Page MenuHomePhabricator

Toolforge: migrate grid to Debian Buster
Open, MediumPublic

Description

Migrate tools/toolsbeta grid to Debian Buster.

Event Timeline

aborrero triaged this task as Medium priority.Mar 17 2021, 11:54 AM
aborrero created this task.
aborrero moved this task from Inbox to Doing on the cloud-services-team (Kanban) board.

Mentioned in SAL (#wikimedia-cloud) [2021-03-17T11:56:06Z] <arturo> created puppet prefix 'toolsbeta-buster-sgeexec' (T277653)

Mentioned in SAL (#wikimedia-cloud) [2021-03-17T12:00:24Z] <arturo> create VM toolsbeta-buster-sgeexec-01 (T277653)

Mentioned in SAL (#wikimedia-cloud) [2021-03-17T12:38:10Z] <arturo> created puppet prefix 'toolsbeta-buster-gridmaster' (T277653)

Mentioned in SAL (#wikimedia-cloud) [2021-03-17T12:39:55Z] <arturo> created VM toolsbeta-buster-gridmaster (T277653)

Just a thought, since the grid master and shadow are not exec nodes, they can probably be swapped with buster hosts easily, but they have to have the same name as the old ones to make it smooth (with the original nodes shut down).
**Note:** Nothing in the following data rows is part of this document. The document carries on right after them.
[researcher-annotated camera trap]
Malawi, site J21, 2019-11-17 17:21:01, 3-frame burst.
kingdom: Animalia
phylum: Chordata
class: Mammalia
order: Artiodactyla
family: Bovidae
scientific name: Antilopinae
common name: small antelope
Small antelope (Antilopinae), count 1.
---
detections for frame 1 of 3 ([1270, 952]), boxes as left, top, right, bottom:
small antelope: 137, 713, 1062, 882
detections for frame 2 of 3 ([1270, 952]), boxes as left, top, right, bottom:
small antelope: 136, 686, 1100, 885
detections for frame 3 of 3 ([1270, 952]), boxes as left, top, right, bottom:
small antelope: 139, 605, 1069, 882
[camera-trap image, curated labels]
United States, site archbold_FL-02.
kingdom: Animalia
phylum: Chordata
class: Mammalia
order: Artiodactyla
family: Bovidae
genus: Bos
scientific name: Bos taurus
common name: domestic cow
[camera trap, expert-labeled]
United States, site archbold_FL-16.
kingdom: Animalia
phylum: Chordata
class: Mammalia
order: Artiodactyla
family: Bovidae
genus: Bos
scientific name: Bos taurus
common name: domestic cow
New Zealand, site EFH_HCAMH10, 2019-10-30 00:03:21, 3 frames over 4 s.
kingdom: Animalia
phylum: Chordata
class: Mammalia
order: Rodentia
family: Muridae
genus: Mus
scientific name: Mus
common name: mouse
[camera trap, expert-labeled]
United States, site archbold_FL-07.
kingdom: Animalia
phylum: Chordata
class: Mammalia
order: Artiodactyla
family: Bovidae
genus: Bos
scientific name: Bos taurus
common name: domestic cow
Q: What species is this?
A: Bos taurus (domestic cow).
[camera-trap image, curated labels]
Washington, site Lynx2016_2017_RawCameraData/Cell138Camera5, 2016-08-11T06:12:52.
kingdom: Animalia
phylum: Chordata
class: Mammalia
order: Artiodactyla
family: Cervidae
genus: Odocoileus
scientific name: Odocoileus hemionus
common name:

We don't need separate grids with buster, just separate queues for exec nodes and separate bastions. All state should be on NFS, and the grid doesn't use certs. It just uses DNS to id the host.

In IRC, @aborrero pointed out that the VMs cannot have the same name (which makes me think that really, the "master" dns should be a service address with aliases for swapping out the VMs if we were keeping the grid for the long term). So:
The shadow is a warm standby, so it can be done any time (with no take-backs)...as long as it works in toolsbeta. It takes the grid 10 min or so to actually fail over, but you can failover the master manually, destroy the master VM while the shadow handles requests and then replace it and failback.

On the exec queues:
The release value is still defined on host templates via complex_values slots=<%= 32 * @processorcount %>,release=<%= @lsbdistcodename %> in puppet, so it should work. The thing to "undo" is our deprecation of it in jsub, jstart, maybe crontab? and webservice.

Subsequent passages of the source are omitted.